- _Work to be completed_
Update the rows below by replacing "farther from" with "more distant from" wherever it occurs, keeping all other text unchanged. Omit the pictures from your answer.

Spatial question records:

┄┄┄┄┄┄

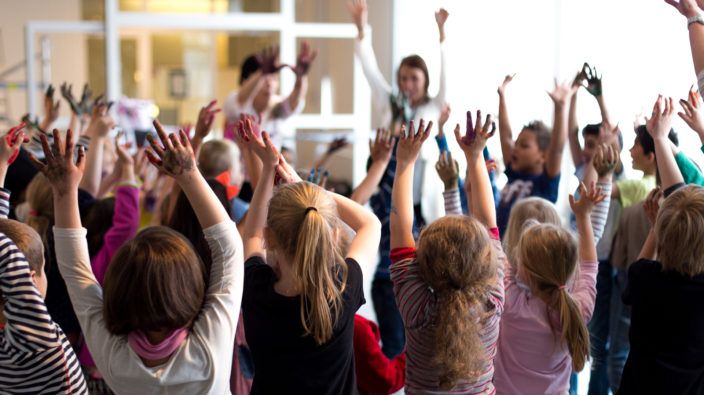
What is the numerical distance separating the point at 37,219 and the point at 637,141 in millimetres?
2009

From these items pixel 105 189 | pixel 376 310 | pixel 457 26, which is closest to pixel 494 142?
Answer: pixel 457 26

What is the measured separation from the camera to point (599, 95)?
2619 mm

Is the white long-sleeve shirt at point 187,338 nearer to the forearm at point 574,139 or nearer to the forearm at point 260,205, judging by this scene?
the forearm at point 260,205

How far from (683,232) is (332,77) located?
5.54 meters

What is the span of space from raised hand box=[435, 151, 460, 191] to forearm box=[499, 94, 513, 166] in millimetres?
545

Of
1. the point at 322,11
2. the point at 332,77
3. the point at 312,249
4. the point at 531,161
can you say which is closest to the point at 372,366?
the point at 312,249

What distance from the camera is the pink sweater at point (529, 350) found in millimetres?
1912

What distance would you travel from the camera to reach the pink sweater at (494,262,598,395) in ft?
6.27

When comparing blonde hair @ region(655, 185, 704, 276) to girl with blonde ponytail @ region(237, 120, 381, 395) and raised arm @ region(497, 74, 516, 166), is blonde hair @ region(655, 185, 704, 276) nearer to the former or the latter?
girl with blonde ponytail @ region(237, 120, 381, 395)

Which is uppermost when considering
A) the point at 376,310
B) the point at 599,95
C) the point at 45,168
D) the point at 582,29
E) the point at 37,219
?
the point at 582,29

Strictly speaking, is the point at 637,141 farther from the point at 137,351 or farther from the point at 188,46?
the point at 188,46

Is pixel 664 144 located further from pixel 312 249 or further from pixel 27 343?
pixel 27 343

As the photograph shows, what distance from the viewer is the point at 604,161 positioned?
228 centimetres

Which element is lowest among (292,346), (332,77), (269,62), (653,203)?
(292,346)
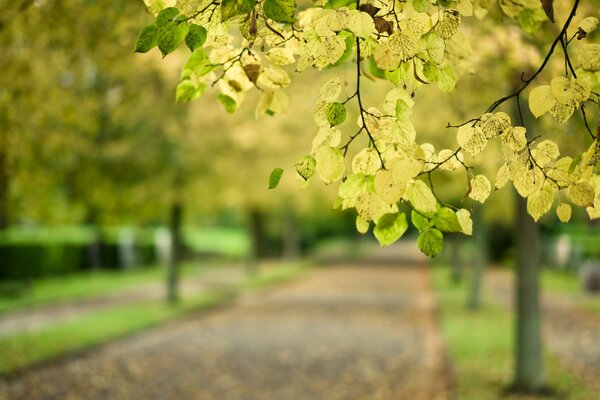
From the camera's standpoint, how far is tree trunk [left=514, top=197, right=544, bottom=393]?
8461mm

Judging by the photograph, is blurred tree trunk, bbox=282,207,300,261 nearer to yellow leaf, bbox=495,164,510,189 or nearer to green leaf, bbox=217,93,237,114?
green leaf, bbox=217,93,237,114

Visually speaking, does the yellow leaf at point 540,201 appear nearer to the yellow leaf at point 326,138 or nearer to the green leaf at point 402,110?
the green leaf at point 402,110

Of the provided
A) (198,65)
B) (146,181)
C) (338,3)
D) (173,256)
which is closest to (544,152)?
(338,3)

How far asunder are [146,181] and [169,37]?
13.9 m

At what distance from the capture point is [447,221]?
2.01 metres

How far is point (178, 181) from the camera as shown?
16656 millimetres

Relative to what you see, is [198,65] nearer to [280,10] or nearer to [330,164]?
[280,10]

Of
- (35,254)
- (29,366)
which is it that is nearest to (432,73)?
(29,366)

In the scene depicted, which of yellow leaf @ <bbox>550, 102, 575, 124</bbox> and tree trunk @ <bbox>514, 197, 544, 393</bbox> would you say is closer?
yellow leaf @ <bbox>550, 102, 575, 124</bbox>

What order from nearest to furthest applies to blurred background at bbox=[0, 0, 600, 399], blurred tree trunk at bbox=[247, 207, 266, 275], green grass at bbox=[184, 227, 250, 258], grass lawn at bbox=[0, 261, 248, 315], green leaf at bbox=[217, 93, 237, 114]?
green leaf at bbox=[217, 93, 237, 114], blurred background at bbox=[0, 0, 600, 399], grass lawn at bbox=[0, 261, 248, 315], blurred tree trunk at bbox=[247, 207, 266, 275], green grass at bbox=[184, 227, 250, 258]

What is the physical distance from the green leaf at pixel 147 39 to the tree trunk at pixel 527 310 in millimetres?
7190

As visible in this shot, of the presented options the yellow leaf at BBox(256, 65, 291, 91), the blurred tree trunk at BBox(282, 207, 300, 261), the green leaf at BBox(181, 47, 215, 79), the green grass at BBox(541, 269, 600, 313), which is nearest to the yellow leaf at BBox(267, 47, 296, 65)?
the yellow leaf at BBox(256, 65, 291, 91)

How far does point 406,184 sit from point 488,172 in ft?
42.0

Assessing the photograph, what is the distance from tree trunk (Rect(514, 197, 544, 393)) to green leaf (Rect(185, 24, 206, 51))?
709cm
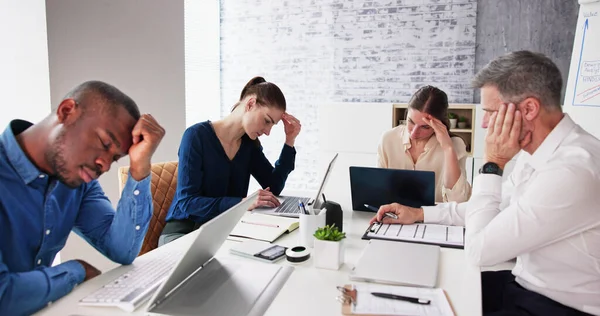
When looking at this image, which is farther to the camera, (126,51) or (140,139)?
(126,51)

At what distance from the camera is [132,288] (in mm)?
1201

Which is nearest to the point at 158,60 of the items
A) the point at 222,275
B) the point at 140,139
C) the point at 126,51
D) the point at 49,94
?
the point at 126,51

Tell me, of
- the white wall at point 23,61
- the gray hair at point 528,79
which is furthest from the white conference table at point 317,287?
the white wall at point 23,61

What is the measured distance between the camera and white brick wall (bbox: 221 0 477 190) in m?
4.81

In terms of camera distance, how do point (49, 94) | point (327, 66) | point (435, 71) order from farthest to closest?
point (327, 66) < point (435, 71) < point (49, 94)

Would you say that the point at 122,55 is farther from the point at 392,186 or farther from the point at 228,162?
the point at 392,186

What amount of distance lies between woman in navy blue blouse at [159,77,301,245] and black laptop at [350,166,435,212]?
396mm

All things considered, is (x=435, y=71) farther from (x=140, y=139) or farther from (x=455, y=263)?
(x=140, y=139)

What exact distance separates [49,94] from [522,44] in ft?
13.8

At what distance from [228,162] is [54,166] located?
44.7 inches

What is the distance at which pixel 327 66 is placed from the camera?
5383mm

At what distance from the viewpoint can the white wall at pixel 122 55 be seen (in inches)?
98.3

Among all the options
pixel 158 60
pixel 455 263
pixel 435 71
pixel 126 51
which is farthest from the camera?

┄┄┄┄┄┄

- _Final result_
What is the numerical distance separating the point at 37,219 and the point at 637,141 in millimetres?
2009

From these items pixel 105 189 | pixel 376 310 | pixel 457 26, which is closest to pixel 494 142?
Answer: pixel 457 26

What is the measured separation from the camera to point (599, 95)?
2619 mm

Is the white long-sleeve shirt at point 187,338 nearer to the forearm at point 574,139 or nearer to the forearm at point 260,205, judging by this scene?
the forearm at point 260,205

How far from (683,232) is (332,77) located?
5.54 meters

What is the span of space from raised hand box=[435, 151, 460, 191] to forearm box=[499, 94, 513, 166] in millimetres?
545

Of
1. the point at 322,11
2. the point at 332,77
3. the point at 312,249
4. the point at 531,161
can you say which is closest to the point at 372,366?
the point at 312,249

What distance from the camera is the pink sweater at point (529, 350) found in millimetres?
1912

What distance would you travel from the camera to reach the pink sweater at (494,262,598,395) in ft?
6.27

When comparing blonde hair @ region(655, 185, 704, 276) to girl with blonde ponytail @ region(237, 120, 381, 395) and raised arm @ region(497, 74, 516, 166), is blonde hair @ region(655, 185, 704, 276) nearer to the former or the latter?
girl with blonde ponytail @ region(237, 120, 381, 395)

Which is uppermost when considering
A) the point at 376,310
B) the point at 599,95
C) the point at 45,168
D) the point at 582,29
E) the point at 37,219
?
the point at 582,29

Strictly speaking, is the point at 637,141 more distant from the point at 137,351 or more distant from the point at 188,46?
the point at 188,46

Is pixel 664 144 located further from pixel 312 249 or further from pixel 27 343?
pixel 27 343

As the photograph shows, what distance from the viewer is the point at 604,161 positioned?
228 centimetres

Which element is lowest among (292,346), (332,77), (269,62), (653,203)?
(292,346)
From the camera's standpoint, how far is tree trunk [left=514, top=197, right=544, bottom=393]?
8461mm

Judging by the photograph, is blurred tree trunk, bbox=282,207,300,261 nearer to yellow leaf, bbox=495,164,510,189 or nearer to green leaf, bbox=217,93,237,114?
green leaf, bbox=217,93,237,114

Visually speaking, does the yellow leaf at point 540,201 appear nearer to the yellow leaf at point 326,138 or nearer to the green leaf at point 402,110?
the green leaf at point 402,110

Of the provided
A) (198,65)
B) (146,181)
C) (338,3)
D) (173,256)
which is closest to (544,152)?
(338,3)

How far asunder are [146,181] and [169,37]?
13.9 m

At what distance from the capture point is [447,221]?
2.01 metres

How far is point (178, 181) from the camera as shown?
16656 millimetres

Relative to what you see, is [198,65] nearer to [280,10] or nearer to [330,164]?
[280,10]

Of
- (35,254)
- (29,366)
which is it that is nearest to (432,73)?
(29,366)

In the scene depicted, which of yellow leaf @ <bbox>550, 102, 575, 124</bbox> and tree trunk @ <bbox>514, 197, 544, 393</bbox> would you say is closer?
yellow leaf @ <bbox>550, 102, 575, 124</bbox>

What order from nearest to furthest applies to blurred background at bbox=[0, 0, 600, 399], blurred tree trunk at bbox=[247, 207, 266, 275], green grass at bbox=[184, 227, 250, 258], grass lawn at bbox=[0, 261, 248, 315], green leaf at bbox=[217, 93, 237, 114]?
green leaf at bbox=[217, 93, 237, 114], blurred background at bbox=[0, 0, 600, 399], grass lawn at bbox=[0, 261, 248, 315], blurred tree trunk at bbox=[247, 207, 266, 275], green grass at bbox=[184, 227, 250, 258]

What is the physical distance from the green leaf at pixel 147 39 to the tree trunk at pixel 527 310 in millimetres?
7190

As visible in this shot, of the presented options the yellow leaf at BBox(256, 65, 291, 91), the blurred tree trunk at BBox(282, 207, 300, 261), the green leaf at BBox(181, 47, 215, 79), the green grass at BBox(541, 269, 600, 313), which is nearest to the yellow leaf at BBox(267, 47, 296, 65)?
the yellow leaf at BBox(256, 65, 291, 91)

How far does point 406,184 sit from point 488,172 in ft?
42.0

Assessing the photograph, what is the distance from tree trunk (Rect(514, 197, 544, 393)) to green leaf (Rect(185, 24, 206, 51))?
709cm
When looking at this image, which is farther to the camera, (126,51) or (140,139)?
(126,51)

At what distance from the camera is [132,288] (in mm)?
1201

Which is nearest to the point at 158,60 of the items
A) the point at 222,275
B) the point at 140,139
C) the point at 126,51
D) the point at 49,94
?
the point at 126,51

Tell me, of
- the white wall at point 23,61
- the gray hair at point 528,79
which is furthest from the white conference table at point 317,287?
the white wall at point 23,61

What is the measured distance between the camera and white brick wall (bbox: 221 0 477 190) in m?
4.81

In terms of camera distance, how do point (49, 94) | point (327, 66) | point (435, 71) order from farthest to closest?
point (327, 66) < point (435, 71) < point (49, 94)

Would you say that the point at 122,55 is more distant from the point at 392,186 or more distant from the point at 228,162?
the point at 392,186

What amount of distance lies between woman in navy blue blouse at [159,77,301,245] and black laptop at [350,166,435,212]?
396mm

All things considered, is (x=435, y=71) more distant from (x=140, y=139) or more distant from (x=455, y=263)?
(x=140, y=139)

What exact distance separates [49,94] from [522,44] in ft?
13.8

At what distance from [228,162] is [54,166] located?
44.7 inches

What is the distance at which pixel 327 66 is placed from the camera?
5383mm

At what distance from the viewpoint can the white wall at pixel 122 55 be seen (in inches)?
98.3

Among all the options
pixel 158 60
pixel 455 263
pixel 435 71
pixel 126 51
which is farthest from the camera?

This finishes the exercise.